A new season is fast approaching and I’m not certain that I am prepared. Truth be told, I’ve known this day was coming, I’ve contemplated it for months, years even. I’ve dreamed about it. I’ve spent countless hours trying to wrap my head around the fact that my life is about to take a drastic turn, one that is inevitable. The narrow road that I have traveled over the past 8 years is suddenly widening and twisting, dotted with signs, dangerous curves ahead. Once the carefree days of summer are over (replete with endless cries of “I’m bored”, multiple interventions and failed attempts to keep the pantry stocked with snacks), a new chapter begins.
This will be the first year that all three of my kids will be in school full-time. Perhaps this change is heightened by the fact that my youngest two are twins and so I am losing both of my babies at once. Perhaps I am overestimating the impact that this will actually have on my life. Perhaps I have created the proverbial mountain out of a molehill. Or, perhaps the feeling that this is a pivotal turning point in my life as a stay at home mom is, in fact, spot on?
Regardless, with the impending approach of September comes the reflection on the age old existential dilemma – who am I? As a stay at home mom for the past eight years I have enjoyed the joy, and sometimes hair-pulling craziness, of watching my children grow, being a part of each milestone, of every achievement and failure. My world has silently shrunk down to being wholly centered around my children. And as the kids have gotten older and changed, so have I. Everyone tells you how quickly time passes when you have kids, but no one warns you that time is also passing for you. I am not the same person I was 8 years and 3 kids ago. I am no longer the career obsessed, Monday to Friday, 8 to 5 office professional that I once was. I would like to believe that that me has been upgraded to someone softer, more nurturing, more patient, more understanding and more tolerant. But with that is also a sense that somewhere along the way I’ve lost a bit of me. When someone asked me what the best event of this past year was, it was difficult to think of something that was my accomplishment, rather than my kids. My identity has become so entwined with theirs.
Prior to having kids I never imagined that I would be a stay at home mom. I expected that I would work and mother, and balance it all in perfect harmony. But the loss of my own mother and the birth of my daughter a year later changed my perspective. I opted out of my well-paying job and chose to stay at home, a decision supported by my husband and one I have never regretted. But now the world is opening up, my small bubble is being burst and I am forced with the reality that life is changing, whether I’m ready for it or not.
It’s difficult to deny this inevitability with the endlessly repeated question from friends, family and acquaintances – “What are you going to do with all that free time?”
What indeed. I give the same pat answers I gave when the twins went to part time kindergarten (and which are all in fact, true). “I have dreamed of grocery shopping alone.” “I’ll enjoy having the house clean for more than 5 minutes.” “I will revel in drinking a cup of coffee, blissfully uninterrupted.” “I’ll volunteer in my kids classrooms.” But now it seems as though these answers are not enough. “Are you going back to work?” quickly follows.

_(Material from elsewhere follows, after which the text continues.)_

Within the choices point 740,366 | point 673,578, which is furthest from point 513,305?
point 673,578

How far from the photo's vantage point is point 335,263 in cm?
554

Don’t presume that I haven’t spent hours exploring this very question myself. There is a lot that I miss about working – financial independence, adult interaction, positive reinforcement, accessing now dormant parts of my brain. There is also the guilt of not working. What will people think? When other parents ask at school drop off, “what are you going to do for the rest of the day?” and I smile and shrug my shoulders, will I be judged? Considered lazy? Will I feel as though I have to justify my existence, my purpose in life? Will I find myself slipping into a depression with all this time alone? If I do choose to return to work, will I be satisfied in the career I did before I had kids? Have I changed so much that that part of me has become irrelevant? I am also hit with the reality that the school day is three hours shorter than the work day, the cost of before and after school care, summer vacation, Christmas break, spring break, sick days and all those days off in between.
I am approaching a curve in the road, unable to see what lies ahead and so I continue to hold on tight to these last fleeting days of summer, to my life as I know it. There is an impending sense of loss but also a tingle of excitement as I look forward to the future, to the days ahead, to exploring the person I want to become, the new version of me, and to writing a new chapter, whatever it may be.